**Excerpt**
* * *
As long as the tyre is the correct size, speed index and load index there would be no grounds for rejecting the claim. Manufactures often supply identical speced vehicles with different tyre makes to suit their supply chain.

A tyre of a load index is designed to operate for 100% of the time at the maximum load allowed.


----------



## Robbins33

As always, many thanks to all for the replies.


----------



## cabby

Now we will all wait to hear what you had fitted, you do know this. :wink: :wink: 

cabby


----------



## duxdeluxe

selstrom said:


> duxdeluxe said:
> 
> 
> 
> 
> 
> TheNomad said:
> 
> 
> 
> Sorry, but I don't think they are actually "the correct" fitment for a motorhome at all.
> 
> They are certainly A POSSIBLE fitment, but they are not the only possible fitment by a long way.
> 
> The same tyre make/size/load profile but without the "camping" monicker is also a perfectly possible and usually significantly less expensive fitment; as are other makes, to the same profile and load bearing index.
> 
> 
> 
> Sorry but I must disagree with that - picture this scenario. Van fitted as original with CP tyres, changed for ordinary chin long van tyres or even Michelins. Tyre has a blow out and destroys a portion of the van bodywork. Insurance assessor inspects and sees a non CP tyre. You risk having a claim rejected.
> 
> Clearly you know better than that but I certainly would not take the risk and if anyone wants to do so, it is their lookout..
> 
> Click to expand...
> 
> As long as the tyre is the correct size, speed index and load index there would be no grounds for rejecting the claim. Manufactures often supply identical speced vehicles with different tyre makes to suit their supply chain.
> 
> A tyre of a load index is designed to operate for 100% of the time at the maximum load allowed.
Click to expand...

Ok, if that is true, then why have CP tyres at all? Surely they then have no relevance and it is pure marketing hype........

I think I will stick with them for the various reasons I gave above - tyres are the only point of contact with the road


----------



## TheNomad

duxdeluxe said:


> TheNomad said:
> 
> 
> 
> Sorry, but I don't think they are actually "the correct" fitment for a motorhome at all.
> 
> They are certainly A POSSIBLE fitment, but they are not the only possible fitment by a long way.
> 
> The same tyre make/size/load profile but without the "camping" monicker is also a perfectly possible and usually significantly less expensive fitment; as are other makes, to the same profile and load bearing index.
> 
> 
> 
> Sorry but I must disagree with that - picture this scenario. Van fitted as original with CP tyres, changed for ordinary chin long van tyres or even Michelins. Tyre has a blow out and destroys a portion of the van bodywork. Insurance assessor inspects and sees a non CP tyre. You risk having a claim rejected.
> 
> Clearly you know better than that but I certainly would not take the risk and if anyone wants to do so, it is their lookout..
Click to expand...

Sorry but that's not correct.

A load index rating is exactly that: the maximum load that the tyre is rated to carry, however long it is required to carry that load, within the speed rating that accompanies it.

If you have tyres with the appropriate dimensions, load and speed rating, that is what (and that is all) that is required.
* * *
**Written request**
Copy the stretch of the forum thread on motorhome tires from "Sorry but that's" through "that accompanies it." word for word.

**Dataset rows**
* * *
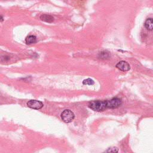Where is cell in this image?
* * *
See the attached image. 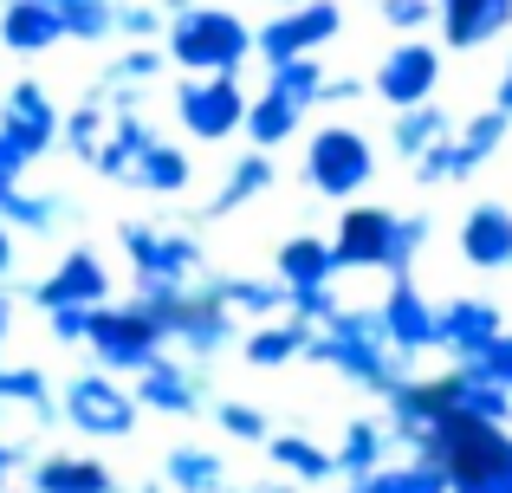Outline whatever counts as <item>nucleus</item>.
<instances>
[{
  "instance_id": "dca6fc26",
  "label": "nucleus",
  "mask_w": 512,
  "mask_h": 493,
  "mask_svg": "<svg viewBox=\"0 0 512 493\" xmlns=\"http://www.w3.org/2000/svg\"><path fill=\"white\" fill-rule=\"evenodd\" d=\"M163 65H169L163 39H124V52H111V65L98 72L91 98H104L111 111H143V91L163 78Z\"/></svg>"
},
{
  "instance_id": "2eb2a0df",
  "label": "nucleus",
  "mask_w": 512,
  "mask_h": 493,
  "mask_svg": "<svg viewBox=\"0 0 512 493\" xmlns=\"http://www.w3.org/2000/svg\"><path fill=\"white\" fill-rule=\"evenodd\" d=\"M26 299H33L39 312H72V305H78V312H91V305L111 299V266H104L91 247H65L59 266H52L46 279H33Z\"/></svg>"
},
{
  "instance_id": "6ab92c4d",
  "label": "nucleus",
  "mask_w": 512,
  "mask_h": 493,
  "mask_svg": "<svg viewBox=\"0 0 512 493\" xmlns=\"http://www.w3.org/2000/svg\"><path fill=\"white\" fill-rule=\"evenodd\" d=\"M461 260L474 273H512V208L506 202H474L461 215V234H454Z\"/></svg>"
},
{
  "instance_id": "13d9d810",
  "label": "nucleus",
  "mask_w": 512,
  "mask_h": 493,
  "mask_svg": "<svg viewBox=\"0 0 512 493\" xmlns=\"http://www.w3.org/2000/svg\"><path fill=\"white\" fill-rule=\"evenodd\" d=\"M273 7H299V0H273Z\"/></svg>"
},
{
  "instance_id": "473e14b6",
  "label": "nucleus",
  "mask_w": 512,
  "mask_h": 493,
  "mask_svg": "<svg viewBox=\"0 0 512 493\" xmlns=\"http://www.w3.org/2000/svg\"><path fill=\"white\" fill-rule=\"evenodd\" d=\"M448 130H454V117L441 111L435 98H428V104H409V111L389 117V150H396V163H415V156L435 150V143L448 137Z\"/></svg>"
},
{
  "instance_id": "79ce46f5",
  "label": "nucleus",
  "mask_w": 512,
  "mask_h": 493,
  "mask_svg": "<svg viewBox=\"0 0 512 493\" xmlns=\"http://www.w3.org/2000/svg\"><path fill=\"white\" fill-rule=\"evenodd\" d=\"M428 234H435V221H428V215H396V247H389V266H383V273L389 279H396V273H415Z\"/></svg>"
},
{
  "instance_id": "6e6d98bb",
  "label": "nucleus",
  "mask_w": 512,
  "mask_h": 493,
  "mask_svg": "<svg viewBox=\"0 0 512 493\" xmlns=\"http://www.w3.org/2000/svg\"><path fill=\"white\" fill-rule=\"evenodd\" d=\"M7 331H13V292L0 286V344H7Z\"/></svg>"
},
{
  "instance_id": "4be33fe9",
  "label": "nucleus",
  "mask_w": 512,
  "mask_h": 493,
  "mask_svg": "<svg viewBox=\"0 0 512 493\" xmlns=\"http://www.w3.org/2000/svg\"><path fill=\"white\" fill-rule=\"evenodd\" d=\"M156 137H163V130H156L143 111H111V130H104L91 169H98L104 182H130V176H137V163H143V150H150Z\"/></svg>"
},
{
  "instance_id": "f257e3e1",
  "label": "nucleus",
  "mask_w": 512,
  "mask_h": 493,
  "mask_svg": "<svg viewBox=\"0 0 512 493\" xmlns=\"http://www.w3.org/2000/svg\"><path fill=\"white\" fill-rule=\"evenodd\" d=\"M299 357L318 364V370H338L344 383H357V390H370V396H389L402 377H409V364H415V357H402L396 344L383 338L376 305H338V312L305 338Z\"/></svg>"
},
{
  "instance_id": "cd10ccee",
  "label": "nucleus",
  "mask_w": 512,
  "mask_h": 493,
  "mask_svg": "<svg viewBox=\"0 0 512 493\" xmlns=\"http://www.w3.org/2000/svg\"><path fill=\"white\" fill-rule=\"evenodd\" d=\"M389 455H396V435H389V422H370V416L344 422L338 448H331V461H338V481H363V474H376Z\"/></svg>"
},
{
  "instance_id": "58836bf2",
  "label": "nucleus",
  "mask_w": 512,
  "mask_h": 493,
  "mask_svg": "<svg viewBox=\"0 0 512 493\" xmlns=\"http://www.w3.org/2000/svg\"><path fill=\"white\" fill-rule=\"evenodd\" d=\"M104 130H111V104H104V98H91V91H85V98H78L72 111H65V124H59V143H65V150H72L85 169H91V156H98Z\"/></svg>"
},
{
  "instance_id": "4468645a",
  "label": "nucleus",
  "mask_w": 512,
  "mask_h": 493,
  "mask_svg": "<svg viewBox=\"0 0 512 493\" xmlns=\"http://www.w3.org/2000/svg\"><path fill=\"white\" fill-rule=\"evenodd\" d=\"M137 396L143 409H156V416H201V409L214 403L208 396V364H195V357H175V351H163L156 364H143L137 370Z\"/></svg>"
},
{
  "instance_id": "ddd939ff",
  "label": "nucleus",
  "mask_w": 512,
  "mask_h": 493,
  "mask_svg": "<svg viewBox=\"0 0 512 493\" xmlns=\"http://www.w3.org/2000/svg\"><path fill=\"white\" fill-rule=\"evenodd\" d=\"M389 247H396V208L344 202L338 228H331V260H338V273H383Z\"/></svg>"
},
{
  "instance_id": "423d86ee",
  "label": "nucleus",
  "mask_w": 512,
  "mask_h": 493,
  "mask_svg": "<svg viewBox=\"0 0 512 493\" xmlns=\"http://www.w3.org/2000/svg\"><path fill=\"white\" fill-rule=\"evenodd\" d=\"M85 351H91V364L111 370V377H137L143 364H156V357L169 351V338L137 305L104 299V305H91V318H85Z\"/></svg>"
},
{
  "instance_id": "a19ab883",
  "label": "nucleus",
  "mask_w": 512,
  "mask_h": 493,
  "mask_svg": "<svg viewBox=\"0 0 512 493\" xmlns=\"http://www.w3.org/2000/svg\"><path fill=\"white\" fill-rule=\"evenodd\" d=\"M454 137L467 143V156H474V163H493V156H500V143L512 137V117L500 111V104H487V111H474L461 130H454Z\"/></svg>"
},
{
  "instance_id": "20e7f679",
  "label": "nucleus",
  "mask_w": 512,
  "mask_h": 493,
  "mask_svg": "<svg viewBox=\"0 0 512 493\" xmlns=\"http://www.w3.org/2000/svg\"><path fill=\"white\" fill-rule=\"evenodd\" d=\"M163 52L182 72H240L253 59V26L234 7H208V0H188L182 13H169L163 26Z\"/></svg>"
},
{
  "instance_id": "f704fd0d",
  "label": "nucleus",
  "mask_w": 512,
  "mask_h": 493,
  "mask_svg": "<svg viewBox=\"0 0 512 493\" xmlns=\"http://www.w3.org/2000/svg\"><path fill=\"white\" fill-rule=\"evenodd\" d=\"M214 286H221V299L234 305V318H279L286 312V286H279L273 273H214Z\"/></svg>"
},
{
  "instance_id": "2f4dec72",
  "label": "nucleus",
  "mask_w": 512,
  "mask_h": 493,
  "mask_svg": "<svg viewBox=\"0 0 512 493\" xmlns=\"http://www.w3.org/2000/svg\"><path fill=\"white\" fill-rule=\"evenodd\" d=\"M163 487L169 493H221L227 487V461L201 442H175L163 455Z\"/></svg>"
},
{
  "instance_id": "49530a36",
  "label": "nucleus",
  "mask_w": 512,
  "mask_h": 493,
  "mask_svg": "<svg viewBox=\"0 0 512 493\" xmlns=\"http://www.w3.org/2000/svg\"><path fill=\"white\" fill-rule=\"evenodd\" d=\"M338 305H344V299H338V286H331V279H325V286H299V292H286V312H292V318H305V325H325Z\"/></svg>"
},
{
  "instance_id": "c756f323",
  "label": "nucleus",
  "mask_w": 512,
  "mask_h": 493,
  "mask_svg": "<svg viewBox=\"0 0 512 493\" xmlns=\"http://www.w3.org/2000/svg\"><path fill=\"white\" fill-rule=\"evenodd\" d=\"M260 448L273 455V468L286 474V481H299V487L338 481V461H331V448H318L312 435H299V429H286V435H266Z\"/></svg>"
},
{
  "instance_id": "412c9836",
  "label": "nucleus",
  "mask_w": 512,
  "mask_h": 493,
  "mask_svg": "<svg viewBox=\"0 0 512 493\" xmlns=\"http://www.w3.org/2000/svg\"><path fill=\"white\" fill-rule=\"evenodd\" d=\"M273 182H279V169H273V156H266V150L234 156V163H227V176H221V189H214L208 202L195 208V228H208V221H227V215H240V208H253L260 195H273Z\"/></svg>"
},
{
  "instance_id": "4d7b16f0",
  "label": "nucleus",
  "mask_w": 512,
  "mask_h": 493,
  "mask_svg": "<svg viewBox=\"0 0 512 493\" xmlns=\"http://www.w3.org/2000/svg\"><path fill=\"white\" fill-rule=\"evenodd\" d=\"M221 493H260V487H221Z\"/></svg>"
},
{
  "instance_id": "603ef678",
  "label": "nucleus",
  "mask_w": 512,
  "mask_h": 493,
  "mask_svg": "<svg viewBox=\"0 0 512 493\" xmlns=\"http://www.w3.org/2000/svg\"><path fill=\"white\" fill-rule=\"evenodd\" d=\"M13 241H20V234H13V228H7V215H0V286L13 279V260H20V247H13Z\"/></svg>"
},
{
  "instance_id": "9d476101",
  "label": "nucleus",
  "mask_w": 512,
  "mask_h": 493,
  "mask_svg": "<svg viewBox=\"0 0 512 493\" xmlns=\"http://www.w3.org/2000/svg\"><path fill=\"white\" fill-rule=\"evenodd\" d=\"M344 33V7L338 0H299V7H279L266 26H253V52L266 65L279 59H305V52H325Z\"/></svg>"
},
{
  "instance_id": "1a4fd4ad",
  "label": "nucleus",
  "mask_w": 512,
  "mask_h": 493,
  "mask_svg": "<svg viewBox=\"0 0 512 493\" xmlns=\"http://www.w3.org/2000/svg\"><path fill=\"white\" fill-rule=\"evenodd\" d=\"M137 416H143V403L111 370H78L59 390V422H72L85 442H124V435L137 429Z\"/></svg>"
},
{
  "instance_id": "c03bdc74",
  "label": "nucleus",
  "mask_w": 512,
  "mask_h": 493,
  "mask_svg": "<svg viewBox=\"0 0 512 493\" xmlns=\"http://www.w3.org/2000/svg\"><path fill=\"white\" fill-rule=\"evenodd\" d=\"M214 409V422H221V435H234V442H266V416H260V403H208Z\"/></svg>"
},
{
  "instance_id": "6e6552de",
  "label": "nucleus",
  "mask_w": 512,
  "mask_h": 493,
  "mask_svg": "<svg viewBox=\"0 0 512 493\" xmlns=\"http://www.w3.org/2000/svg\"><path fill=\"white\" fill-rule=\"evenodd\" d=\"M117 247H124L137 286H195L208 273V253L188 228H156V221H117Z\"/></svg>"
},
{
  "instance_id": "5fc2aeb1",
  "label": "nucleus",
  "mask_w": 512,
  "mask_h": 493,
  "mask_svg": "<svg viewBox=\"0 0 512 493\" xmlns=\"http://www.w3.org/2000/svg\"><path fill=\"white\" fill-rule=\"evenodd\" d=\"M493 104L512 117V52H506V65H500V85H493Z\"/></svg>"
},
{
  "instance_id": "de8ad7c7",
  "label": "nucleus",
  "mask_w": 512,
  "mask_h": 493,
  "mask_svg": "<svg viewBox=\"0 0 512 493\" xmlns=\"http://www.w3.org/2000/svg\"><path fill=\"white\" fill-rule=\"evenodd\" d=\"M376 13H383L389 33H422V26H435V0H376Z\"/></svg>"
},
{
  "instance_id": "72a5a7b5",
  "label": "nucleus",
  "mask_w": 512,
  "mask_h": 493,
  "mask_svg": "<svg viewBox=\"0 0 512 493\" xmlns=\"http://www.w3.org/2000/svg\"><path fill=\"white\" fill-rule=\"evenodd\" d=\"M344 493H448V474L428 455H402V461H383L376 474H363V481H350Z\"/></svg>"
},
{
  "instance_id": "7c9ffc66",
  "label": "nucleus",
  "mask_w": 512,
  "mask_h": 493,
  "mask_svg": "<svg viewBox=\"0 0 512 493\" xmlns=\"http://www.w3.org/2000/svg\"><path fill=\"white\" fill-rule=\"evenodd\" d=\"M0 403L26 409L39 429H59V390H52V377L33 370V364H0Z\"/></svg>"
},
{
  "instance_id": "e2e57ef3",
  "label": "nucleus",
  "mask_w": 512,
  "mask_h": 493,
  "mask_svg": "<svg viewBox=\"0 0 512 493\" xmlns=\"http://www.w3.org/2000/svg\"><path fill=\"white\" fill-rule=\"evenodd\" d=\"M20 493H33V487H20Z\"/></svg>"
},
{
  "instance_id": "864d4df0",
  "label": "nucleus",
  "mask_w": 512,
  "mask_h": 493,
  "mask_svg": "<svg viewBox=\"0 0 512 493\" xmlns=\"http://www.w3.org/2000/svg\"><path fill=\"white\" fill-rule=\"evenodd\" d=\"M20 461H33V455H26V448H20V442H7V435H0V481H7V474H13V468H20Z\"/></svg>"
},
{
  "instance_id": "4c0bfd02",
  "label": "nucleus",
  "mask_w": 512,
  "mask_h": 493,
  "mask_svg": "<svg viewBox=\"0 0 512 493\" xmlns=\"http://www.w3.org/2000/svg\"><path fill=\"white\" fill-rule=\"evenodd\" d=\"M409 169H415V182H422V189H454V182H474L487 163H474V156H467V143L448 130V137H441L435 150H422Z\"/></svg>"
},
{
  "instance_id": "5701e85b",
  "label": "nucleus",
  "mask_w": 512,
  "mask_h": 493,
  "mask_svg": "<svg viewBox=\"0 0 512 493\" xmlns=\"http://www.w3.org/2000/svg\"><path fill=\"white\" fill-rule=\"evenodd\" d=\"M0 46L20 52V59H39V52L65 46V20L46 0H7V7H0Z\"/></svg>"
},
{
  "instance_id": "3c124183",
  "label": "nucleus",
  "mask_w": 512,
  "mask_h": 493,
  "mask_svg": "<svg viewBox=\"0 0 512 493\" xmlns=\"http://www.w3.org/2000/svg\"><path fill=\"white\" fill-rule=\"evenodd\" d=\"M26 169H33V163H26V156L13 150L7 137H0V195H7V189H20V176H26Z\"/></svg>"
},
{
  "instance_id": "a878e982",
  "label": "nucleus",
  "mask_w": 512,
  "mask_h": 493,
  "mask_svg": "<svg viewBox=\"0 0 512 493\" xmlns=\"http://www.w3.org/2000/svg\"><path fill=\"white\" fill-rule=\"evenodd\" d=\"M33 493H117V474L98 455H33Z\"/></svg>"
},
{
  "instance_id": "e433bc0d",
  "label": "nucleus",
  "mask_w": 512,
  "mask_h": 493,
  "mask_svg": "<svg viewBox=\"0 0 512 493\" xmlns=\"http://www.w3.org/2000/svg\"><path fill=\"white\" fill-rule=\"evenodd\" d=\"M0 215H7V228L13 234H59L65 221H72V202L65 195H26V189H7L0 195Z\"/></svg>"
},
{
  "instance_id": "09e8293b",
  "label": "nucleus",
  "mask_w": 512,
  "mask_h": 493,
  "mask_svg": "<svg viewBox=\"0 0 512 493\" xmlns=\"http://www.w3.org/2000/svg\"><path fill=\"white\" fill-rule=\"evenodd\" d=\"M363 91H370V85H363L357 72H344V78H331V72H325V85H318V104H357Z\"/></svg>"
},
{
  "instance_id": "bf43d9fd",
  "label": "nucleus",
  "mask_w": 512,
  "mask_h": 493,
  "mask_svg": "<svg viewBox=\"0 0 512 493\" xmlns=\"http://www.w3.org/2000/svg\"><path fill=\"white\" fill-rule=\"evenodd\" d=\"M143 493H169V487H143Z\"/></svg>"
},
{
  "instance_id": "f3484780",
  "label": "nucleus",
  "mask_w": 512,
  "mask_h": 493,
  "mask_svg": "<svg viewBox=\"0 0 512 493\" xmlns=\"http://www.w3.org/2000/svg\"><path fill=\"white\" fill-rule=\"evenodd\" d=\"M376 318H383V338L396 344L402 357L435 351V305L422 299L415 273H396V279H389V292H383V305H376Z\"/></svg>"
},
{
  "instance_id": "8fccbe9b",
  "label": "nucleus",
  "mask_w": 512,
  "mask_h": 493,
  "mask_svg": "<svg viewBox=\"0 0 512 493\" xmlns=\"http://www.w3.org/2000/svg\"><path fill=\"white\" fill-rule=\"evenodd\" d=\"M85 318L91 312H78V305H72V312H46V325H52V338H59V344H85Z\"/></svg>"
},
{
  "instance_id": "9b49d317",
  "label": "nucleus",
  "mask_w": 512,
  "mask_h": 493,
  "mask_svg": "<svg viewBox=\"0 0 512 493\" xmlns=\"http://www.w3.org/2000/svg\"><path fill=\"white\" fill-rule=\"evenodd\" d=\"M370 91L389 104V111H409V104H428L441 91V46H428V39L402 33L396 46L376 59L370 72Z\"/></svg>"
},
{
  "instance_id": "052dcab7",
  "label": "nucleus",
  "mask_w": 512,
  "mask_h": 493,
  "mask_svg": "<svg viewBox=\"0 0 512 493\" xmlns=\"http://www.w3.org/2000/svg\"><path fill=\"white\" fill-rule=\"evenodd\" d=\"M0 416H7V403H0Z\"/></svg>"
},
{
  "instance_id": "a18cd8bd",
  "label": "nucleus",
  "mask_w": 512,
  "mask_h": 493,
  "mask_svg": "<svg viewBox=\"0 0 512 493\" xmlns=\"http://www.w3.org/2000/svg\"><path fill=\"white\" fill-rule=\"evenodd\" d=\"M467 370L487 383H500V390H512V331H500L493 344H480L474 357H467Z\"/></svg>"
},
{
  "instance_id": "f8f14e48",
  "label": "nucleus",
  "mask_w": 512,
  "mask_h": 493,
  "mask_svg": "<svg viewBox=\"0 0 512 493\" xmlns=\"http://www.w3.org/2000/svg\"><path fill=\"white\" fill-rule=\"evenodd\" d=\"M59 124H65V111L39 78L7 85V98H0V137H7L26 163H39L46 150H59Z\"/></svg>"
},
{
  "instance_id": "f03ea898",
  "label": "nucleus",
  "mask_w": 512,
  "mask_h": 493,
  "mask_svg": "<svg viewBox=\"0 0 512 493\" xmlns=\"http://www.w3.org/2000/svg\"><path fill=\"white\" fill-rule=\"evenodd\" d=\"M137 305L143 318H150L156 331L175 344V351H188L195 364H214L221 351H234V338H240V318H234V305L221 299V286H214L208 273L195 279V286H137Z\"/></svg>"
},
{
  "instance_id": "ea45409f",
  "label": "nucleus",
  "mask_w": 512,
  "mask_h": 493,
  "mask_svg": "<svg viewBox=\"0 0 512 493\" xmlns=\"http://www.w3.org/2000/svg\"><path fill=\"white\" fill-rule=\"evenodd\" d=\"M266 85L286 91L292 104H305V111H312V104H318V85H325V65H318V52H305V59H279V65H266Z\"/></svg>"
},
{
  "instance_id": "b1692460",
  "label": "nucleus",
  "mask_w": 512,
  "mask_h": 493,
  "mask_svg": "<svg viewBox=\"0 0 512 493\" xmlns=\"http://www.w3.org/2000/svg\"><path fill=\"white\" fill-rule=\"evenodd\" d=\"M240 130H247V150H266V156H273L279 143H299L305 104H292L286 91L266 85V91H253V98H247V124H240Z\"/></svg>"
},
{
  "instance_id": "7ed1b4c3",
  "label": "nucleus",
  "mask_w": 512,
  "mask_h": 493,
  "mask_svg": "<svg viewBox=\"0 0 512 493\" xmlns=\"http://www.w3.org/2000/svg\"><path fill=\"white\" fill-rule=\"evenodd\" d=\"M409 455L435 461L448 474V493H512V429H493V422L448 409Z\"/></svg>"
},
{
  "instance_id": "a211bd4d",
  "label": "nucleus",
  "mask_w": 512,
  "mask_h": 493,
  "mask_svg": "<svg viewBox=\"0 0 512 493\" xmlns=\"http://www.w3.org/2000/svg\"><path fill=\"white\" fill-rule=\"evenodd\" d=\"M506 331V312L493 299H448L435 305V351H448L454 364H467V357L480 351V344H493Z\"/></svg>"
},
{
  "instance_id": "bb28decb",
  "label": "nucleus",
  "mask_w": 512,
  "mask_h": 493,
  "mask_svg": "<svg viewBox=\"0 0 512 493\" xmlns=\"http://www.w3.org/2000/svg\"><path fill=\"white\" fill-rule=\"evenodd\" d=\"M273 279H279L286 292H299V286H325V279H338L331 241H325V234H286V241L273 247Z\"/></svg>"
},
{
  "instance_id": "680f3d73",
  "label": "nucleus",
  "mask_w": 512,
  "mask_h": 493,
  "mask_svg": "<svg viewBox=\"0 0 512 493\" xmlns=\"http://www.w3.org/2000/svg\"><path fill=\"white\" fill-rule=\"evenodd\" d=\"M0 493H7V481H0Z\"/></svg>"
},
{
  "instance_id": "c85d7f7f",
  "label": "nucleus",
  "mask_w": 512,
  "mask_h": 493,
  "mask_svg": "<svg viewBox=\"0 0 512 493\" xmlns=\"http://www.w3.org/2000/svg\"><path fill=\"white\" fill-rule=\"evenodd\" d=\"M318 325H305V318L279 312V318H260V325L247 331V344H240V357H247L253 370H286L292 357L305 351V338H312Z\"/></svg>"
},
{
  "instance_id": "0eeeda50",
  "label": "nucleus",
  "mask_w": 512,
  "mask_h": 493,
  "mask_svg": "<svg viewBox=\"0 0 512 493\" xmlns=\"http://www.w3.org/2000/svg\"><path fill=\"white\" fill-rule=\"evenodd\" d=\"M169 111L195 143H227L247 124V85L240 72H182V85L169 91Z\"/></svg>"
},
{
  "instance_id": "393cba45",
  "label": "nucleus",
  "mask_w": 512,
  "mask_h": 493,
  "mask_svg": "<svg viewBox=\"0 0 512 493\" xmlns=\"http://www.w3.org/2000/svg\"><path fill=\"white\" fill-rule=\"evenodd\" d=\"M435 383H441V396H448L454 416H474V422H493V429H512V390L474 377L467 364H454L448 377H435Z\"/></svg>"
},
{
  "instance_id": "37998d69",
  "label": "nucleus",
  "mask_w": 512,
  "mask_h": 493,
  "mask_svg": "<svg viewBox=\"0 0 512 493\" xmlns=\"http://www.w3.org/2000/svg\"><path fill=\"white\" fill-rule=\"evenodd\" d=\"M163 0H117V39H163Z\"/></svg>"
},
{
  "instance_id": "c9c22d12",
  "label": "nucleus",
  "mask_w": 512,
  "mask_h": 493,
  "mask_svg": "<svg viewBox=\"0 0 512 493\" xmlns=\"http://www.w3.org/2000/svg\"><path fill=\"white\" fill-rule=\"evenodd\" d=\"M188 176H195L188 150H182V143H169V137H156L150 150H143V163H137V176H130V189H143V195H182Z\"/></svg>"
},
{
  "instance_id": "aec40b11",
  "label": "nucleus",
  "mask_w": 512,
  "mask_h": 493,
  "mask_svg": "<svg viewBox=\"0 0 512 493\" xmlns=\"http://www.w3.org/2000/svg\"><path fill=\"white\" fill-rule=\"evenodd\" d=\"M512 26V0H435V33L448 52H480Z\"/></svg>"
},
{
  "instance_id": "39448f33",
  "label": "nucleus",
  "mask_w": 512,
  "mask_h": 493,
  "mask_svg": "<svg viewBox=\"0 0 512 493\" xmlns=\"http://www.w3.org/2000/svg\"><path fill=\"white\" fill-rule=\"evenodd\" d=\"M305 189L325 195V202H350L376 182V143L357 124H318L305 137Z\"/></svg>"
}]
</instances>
* * *
**Exercise output**
Sorry but that's not correct.

A load index rating is exactly that: the maximum load that the tyre is rated to carry, however long it is required to carry that load, within the speed rating that accompanies it.